Het College nam in de kwaliteitscontroledossiers 268 maatregelen in 2020 ten opzichte van 274 maatregelen in 2021.

Algemeen is op te merken dat het College, vijf jaar na zijn bestaan, de pedagogische aanpak van haar eerste bestaansjaren voorbij is. De bedrijfsrevisoren hebben ruim de tijd gehad om kennis te maken met de aanpak van het College. Dit heeft zeker met ingang van het jaar 2020 geleid tot een strengere aanpak. Dit verklaart ook het hogere aantal terechtwijzingen (13 in 2020 en 39 in 2021), een stagnatie in de hersteltermijnen (194 in de beide jaren 2020 en 2021) en een forse toename in de bevelen door de strengere WG/FT-controles (51 in het jaar 2021 en geen in het jaar 2020) (toen eerder aanbevelingen voor deze tekortkomingen werden opgelegd). Deze trend is weerspiegeld in de afname van aanbevelingen van 210 in het jaar 2020 naar 122 in het jaar 2021.

8.3. Onderzoeksdossiers

De secretaris-generaal van het College opent een onderzoeksdossier wanneer hij ernstige aanwijzingen vaststelt van het bestaan van een praktijk die aanleiding kan geven tot het opleggen van een administratieve maatregel of een administratieve geldboete. Vervolgens stelt de secretaris-generaal onderzoeksdaden waarna hij verslag uitbrengt aan het comité van het College.

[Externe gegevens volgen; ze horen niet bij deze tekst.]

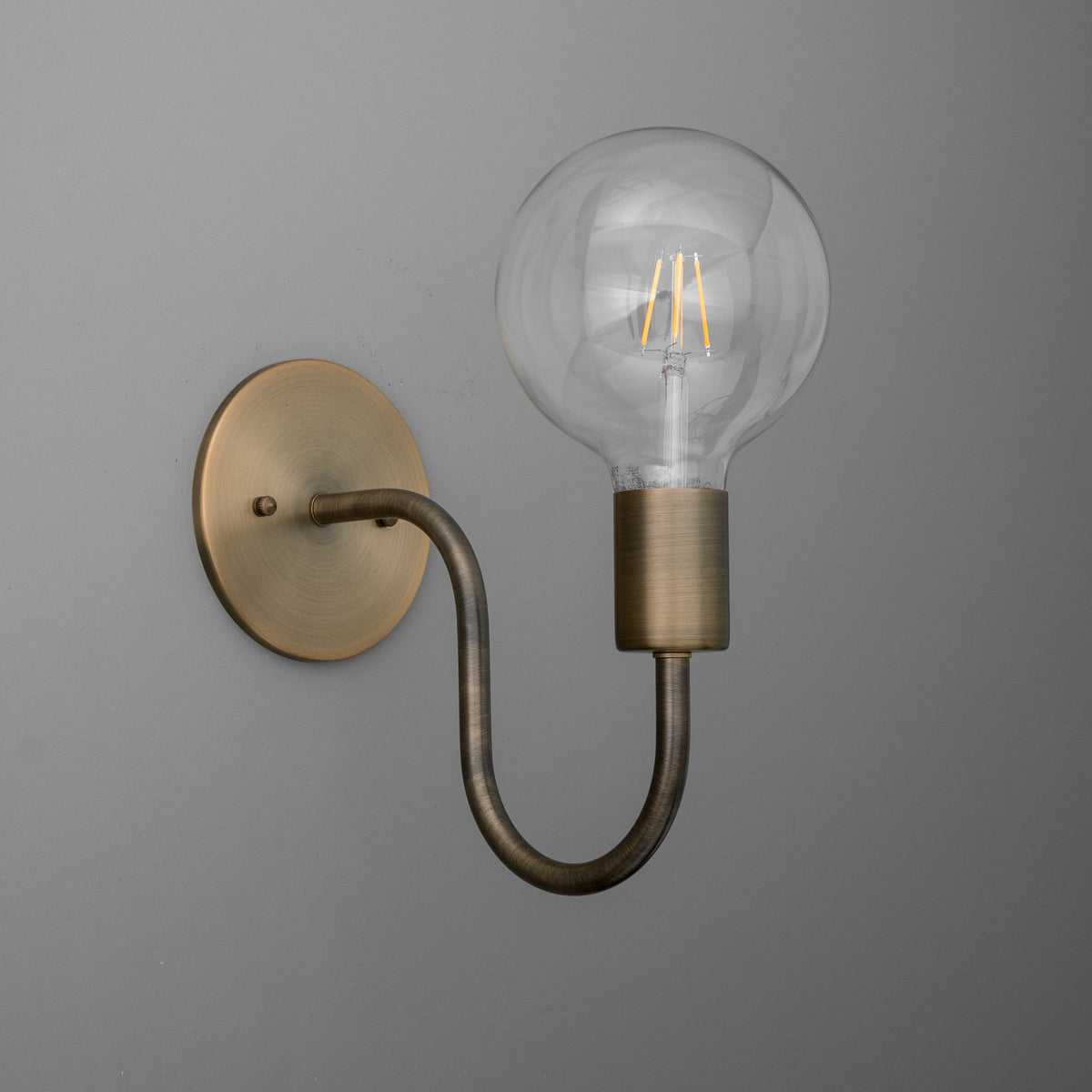 Wall-mounted sconce with antique brass round base and curved arm holding a clear globe bulb. - SCONCE MODEL NO. 4753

In 2021 opende de secretaris-generaal 23 dossiers waarbij er ernstige aanwijzingen waren van het bestaan van een praktijk die aanleiding kan geven tot het opleggen van een administratieve maatregel of een administratieve geldboete. Het jaar 2021 eindigde met een dertigtal onderzoeksdossiers. Deze bijzonder grote pipeline van dossiers is te verklaren door een groot aantal dossiers met een grote verscheidenheid aan tekortkomingen.

Het comité van het College is bevoegd om in opportuniteit te beslissen over het gevolg dat het geeft aan de definitieve onderzoeksverslagen van de secretaris-generaal. Het kan besluiten om de zaak door te verwijzen naar de sanctiecommissie, zelf passende maatregelen op te leggen of de zaak af te sluiten zonder gevolg.